How the daily leaderboard "resets" without actually deleting anything

Glowtris has a daily leaderboard that "resets" at midnight in your local timezone. Same idea as Duolingo's weekly leagues — the board feels fresh every day, which makes it worth checking back.

Here's the thing: the data never actually gets deleted.

The naive approach and why it doesn't work

The obvious implementation is to run a cron job at UTC midnight that wipes the leaderboard. Simple enough.

But if you do that, players in Seoul see the reset at 9am local time. Players in New York see it at 7pm the previous day. The whole "midnight reset" feeling is lost because the actual reset time is just some arbitrary UTC moment that probably isn't midnight for anyone.

The other naive approach is to run a cron job for every timezone. That's 38 canonical IANA time zones if you're being thorough, and you'd need separate leaderboards for each one. Doable but messy.

........

▸ Instructions to follow
Copy out everything from "How the daily" down to "midnight for anyone." in the passage on the daily leaderboard reset, word for word.

........

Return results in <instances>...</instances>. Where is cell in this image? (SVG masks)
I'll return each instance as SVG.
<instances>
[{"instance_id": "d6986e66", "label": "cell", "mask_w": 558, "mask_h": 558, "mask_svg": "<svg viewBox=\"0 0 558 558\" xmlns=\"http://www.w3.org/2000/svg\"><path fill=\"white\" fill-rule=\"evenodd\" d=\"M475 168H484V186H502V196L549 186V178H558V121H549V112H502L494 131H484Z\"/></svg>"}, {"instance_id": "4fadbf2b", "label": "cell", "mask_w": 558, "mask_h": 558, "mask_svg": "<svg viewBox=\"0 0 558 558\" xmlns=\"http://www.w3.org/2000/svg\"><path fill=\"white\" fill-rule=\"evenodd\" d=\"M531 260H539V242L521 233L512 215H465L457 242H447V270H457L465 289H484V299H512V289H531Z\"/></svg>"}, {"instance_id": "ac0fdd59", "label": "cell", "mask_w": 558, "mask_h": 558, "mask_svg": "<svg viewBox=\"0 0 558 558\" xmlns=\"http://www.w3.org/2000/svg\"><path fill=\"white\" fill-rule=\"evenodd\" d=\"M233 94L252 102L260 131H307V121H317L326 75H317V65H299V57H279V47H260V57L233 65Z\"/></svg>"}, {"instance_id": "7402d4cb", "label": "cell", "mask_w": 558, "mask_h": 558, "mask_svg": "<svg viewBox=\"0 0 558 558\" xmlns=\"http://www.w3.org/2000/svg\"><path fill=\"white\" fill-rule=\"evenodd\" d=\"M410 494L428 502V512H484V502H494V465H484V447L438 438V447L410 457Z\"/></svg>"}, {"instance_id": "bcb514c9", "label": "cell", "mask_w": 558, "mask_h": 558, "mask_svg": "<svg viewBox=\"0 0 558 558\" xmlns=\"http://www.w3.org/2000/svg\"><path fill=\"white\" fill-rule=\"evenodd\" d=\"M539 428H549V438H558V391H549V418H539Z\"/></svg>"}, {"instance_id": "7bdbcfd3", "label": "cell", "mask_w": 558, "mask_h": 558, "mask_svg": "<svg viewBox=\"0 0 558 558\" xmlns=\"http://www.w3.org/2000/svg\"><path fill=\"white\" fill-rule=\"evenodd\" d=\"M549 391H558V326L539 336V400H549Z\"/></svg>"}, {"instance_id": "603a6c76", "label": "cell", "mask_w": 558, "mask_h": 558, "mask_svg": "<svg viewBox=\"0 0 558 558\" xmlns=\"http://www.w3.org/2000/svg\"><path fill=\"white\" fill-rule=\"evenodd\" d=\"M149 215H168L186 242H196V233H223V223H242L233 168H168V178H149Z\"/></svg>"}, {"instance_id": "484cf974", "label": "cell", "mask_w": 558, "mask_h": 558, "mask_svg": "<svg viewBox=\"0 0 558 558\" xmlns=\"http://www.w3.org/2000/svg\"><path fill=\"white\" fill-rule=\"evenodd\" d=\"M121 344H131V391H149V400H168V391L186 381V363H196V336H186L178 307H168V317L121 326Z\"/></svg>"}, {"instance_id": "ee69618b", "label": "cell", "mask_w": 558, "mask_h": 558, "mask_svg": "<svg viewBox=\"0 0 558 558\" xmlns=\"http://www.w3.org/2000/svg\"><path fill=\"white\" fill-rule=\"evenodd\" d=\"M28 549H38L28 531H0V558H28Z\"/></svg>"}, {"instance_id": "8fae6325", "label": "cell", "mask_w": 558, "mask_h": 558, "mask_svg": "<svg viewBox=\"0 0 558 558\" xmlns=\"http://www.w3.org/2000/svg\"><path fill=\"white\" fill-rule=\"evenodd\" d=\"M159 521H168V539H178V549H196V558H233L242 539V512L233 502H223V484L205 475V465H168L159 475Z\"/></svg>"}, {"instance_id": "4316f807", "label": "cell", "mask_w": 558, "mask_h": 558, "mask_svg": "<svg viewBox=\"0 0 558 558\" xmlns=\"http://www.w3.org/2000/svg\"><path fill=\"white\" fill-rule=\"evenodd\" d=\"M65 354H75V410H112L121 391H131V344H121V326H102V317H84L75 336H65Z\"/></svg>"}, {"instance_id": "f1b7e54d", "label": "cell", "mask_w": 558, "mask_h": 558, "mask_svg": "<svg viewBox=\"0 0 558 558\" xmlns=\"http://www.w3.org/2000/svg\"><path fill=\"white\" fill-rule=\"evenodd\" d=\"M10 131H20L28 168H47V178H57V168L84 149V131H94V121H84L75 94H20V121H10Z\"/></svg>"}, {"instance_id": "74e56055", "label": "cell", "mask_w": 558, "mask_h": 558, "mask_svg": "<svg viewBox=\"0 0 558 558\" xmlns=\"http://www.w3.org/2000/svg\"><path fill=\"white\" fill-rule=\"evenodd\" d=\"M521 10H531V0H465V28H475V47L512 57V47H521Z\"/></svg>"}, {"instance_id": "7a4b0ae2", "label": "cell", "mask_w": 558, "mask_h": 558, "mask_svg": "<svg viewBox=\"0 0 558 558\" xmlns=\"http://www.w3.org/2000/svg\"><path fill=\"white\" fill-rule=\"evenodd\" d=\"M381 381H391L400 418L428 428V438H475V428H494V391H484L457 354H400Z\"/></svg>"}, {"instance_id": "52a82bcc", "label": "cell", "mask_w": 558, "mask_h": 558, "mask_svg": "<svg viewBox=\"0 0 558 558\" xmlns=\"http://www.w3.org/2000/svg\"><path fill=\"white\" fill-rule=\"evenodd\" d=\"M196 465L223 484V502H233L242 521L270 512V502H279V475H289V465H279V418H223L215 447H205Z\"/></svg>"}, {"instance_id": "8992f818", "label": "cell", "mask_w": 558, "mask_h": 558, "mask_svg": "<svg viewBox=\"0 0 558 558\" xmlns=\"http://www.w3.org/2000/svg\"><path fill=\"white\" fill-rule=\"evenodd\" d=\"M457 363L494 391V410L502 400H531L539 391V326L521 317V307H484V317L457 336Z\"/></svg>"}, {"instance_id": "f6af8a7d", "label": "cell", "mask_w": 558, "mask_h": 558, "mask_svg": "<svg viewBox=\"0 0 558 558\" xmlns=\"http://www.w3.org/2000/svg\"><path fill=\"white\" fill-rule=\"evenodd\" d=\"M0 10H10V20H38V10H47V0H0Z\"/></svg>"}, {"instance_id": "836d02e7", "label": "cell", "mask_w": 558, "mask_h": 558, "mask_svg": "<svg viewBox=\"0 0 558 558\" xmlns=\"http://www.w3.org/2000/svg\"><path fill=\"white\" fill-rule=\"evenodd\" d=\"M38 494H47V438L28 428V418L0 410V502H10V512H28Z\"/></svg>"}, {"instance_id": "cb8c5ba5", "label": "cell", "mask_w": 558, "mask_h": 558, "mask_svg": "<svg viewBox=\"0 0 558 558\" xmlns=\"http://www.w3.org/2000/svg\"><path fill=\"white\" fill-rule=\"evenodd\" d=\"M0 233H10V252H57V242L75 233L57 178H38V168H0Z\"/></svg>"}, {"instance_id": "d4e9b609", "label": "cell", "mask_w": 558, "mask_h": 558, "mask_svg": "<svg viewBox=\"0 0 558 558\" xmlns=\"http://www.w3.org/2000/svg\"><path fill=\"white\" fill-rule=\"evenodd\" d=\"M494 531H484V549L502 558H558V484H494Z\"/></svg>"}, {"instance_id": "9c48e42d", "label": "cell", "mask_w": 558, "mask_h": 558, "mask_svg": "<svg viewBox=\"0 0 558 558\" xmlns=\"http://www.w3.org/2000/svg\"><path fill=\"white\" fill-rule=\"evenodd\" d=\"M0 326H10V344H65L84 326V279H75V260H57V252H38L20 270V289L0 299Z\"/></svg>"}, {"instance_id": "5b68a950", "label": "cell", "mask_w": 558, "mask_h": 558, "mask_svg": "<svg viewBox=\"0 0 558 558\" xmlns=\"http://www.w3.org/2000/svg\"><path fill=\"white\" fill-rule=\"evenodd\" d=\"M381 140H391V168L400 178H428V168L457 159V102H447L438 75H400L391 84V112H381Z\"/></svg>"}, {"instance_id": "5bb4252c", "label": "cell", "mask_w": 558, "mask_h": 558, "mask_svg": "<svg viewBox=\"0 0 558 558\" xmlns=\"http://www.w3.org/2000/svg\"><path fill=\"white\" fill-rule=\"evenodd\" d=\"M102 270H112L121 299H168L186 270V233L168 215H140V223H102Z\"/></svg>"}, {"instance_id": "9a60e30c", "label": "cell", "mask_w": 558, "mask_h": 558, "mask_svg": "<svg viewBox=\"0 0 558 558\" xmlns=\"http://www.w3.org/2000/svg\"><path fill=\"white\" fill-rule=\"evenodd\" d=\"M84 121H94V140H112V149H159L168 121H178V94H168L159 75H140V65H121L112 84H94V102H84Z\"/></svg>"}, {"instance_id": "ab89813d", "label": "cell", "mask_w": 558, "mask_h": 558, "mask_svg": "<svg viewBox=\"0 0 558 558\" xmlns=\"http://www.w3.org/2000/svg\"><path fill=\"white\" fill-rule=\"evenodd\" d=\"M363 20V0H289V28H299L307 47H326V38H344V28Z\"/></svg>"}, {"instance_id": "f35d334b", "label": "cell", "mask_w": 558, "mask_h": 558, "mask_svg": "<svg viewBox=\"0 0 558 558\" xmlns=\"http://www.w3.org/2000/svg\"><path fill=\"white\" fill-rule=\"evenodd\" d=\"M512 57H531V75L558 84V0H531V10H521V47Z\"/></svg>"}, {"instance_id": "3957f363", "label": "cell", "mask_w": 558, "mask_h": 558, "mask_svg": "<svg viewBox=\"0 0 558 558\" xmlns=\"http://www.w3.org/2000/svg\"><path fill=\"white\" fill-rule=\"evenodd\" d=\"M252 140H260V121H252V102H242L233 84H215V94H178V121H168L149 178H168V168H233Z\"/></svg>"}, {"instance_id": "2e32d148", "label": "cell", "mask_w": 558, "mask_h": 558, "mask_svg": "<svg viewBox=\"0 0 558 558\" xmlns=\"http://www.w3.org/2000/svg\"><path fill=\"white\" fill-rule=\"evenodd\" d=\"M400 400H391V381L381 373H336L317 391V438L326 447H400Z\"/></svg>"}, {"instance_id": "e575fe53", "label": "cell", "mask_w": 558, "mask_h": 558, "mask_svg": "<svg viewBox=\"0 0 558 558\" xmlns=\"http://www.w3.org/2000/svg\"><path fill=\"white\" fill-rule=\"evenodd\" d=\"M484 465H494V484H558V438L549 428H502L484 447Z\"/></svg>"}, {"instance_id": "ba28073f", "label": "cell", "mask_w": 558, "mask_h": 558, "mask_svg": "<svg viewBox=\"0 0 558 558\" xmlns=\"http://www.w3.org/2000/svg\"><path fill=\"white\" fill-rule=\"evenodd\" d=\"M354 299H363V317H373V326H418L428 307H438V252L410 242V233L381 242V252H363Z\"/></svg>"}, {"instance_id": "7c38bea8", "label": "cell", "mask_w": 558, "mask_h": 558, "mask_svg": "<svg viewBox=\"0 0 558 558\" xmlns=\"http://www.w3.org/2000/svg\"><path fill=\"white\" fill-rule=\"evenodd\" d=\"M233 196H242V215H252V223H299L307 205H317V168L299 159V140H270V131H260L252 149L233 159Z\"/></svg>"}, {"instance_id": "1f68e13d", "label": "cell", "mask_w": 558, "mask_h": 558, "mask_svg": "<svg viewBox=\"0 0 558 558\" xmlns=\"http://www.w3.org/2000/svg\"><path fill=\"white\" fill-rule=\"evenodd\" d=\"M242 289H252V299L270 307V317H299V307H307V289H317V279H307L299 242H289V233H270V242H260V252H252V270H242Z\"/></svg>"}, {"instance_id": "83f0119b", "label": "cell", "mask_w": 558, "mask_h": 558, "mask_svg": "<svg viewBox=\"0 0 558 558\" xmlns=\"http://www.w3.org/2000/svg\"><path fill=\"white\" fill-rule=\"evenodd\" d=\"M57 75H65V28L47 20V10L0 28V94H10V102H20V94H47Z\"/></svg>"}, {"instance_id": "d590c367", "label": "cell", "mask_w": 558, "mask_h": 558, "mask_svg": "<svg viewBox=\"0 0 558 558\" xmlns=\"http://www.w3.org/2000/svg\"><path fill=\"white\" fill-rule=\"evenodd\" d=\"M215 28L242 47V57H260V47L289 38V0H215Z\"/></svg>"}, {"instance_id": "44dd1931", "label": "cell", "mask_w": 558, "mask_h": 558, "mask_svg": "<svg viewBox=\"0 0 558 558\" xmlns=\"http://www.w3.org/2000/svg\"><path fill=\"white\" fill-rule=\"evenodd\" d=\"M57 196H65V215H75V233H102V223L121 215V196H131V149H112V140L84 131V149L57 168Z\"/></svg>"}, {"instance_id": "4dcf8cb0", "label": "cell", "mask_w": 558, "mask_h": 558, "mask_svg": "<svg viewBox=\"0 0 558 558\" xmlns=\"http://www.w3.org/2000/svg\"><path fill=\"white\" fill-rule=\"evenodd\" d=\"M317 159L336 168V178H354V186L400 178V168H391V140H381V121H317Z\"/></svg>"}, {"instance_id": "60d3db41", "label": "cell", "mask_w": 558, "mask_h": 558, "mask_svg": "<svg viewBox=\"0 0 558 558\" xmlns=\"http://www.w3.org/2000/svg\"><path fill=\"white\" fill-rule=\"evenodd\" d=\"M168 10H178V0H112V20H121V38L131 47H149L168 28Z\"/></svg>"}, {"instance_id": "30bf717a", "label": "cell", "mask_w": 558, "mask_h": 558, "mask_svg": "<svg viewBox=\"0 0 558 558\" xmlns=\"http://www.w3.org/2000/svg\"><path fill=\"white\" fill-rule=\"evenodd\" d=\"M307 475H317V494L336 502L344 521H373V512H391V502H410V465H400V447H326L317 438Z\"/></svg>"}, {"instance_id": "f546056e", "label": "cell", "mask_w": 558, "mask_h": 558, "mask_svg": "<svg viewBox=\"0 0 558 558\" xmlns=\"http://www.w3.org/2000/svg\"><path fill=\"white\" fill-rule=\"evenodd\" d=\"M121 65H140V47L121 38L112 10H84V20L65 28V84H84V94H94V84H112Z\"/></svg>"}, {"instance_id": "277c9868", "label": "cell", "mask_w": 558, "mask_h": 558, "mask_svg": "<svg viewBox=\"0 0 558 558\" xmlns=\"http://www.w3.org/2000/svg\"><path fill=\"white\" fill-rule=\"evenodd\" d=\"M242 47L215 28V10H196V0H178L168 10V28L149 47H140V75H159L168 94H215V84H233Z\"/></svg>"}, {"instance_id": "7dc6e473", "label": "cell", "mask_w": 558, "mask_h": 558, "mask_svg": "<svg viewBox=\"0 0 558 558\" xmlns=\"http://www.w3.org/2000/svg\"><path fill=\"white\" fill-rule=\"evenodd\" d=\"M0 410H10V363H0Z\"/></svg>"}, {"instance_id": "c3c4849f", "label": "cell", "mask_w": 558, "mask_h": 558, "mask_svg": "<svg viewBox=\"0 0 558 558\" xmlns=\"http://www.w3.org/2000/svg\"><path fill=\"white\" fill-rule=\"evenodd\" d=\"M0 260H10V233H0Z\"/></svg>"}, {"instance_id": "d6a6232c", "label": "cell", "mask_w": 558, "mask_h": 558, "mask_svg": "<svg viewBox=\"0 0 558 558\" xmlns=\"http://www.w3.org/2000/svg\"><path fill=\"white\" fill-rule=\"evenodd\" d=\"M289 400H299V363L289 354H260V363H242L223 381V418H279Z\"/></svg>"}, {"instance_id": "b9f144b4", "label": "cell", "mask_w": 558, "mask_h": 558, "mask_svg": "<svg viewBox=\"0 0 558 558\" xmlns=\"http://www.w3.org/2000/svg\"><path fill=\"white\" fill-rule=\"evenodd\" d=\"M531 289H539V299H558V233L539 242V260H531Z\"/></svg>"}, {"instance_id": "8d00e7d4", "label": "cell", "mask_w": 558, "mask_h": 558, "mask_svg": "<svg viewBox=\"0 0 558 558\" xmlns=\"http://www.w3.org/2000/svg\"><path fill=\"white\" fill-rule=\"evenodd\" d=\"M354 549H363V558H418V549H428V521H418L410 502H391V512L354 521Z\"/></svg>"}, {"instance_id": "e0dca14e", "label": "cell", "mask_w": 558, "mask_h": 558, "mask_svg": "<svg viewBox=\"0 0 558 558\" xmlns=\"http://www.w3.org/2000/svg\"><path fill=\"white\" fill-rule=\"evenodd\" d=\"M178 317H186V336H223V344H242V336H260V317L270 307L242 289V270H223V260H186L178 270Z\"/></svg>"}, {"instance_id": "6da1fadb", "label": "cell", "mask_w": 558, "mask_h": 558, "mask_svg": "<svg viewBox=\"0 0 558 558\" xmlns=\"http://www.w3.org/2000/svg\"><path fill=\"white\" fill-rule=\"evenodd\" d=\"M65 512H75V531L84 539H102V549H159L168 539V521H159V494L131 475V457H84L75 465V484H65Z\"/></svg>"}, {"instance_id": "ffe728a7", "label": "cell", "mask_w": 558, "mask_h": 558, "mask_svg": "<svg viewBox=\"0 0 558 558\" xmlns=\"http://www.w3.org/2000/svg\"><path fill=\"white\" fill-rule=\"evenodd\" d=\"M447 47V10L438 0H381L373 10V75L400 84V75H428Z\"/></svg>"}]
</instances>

........

▸ Exercise response
How the daily leaderboard "resets" without actually deleting anything

Glowtris has a daily leaderboard that "resets" at midnight in your local timezone. Same idea as Duolingo's weekly leagues — the board feels fresh every day, which makes it worth checking back.

Here's the thing: the data never actually gets deleted.

The naive approach and why it doesn't work

The obvious implementation is to run a cron job at UTC midnight that wipes the leaderboard. Simple enough.

But if you do that, players in Seoul see the reset at 9am local time. Players in New York see it at 7pm the previous day. The whole "midnight reset" feeling is lost because the actual reset time is just some arbitrary UTC moment that probably isn't midnight for anyone.